Strangman and the crew quickly become fed up with Dr. Kerans, an individual they first perceived as harmless. They capture Beatrice and use her as bait to capture Kerans. The brutal and ruthless pirates torture him using a number of primitive and gruesome methods, intending ultimately to kill him. Surprisingly, he survives the torture but approaches death even as he tries to save Beatrice. Kerans escapes without finding her and continues south. He meets Hardman, who has become blind and weak since he left the research party. Kerans nurses Hardman back to health as well as he can.

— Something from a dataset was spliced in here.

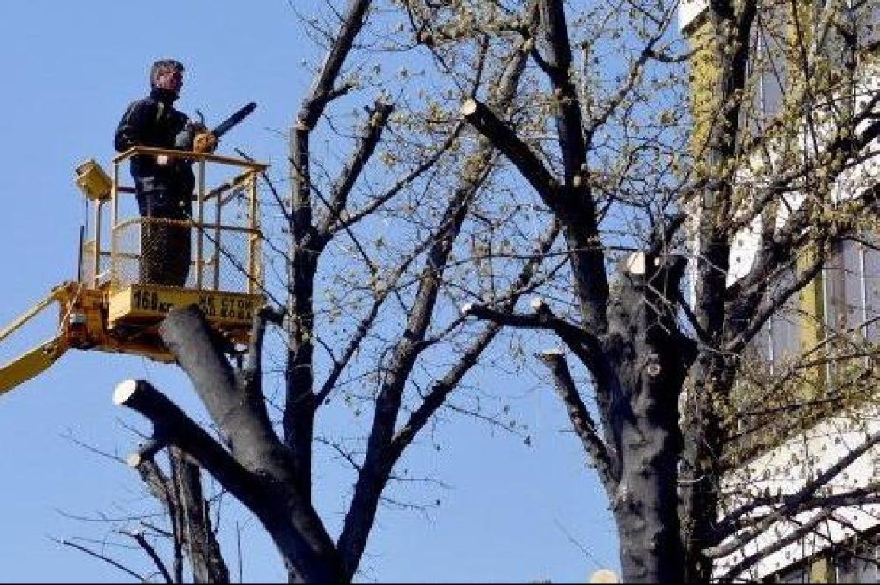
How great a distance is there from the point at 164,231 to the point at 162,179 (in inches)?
18.1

They part ways, Hardman heading north to safety, Kerans south.
At the end of the novel, Kerans is mindlessly wandering, lost in the blighted landscapes where humans once lived. The narrator remarks that he is a “second Adam,” referring to the Judeo-Christian myth of the Garden of Eden from which humans were expelled at the beginning of time. Delusional, Kerans is bent on discovering that some form of post-human paradise awaits him at the end of his journey.
The Drowned World laments that no such place will be possible should climate change continue to play out. At the same time, it comments on humanity’s mythologies about the wild frontier, which stubbornly rely on an anthropocentric view of the earth as something that must be fully discovered and exploited.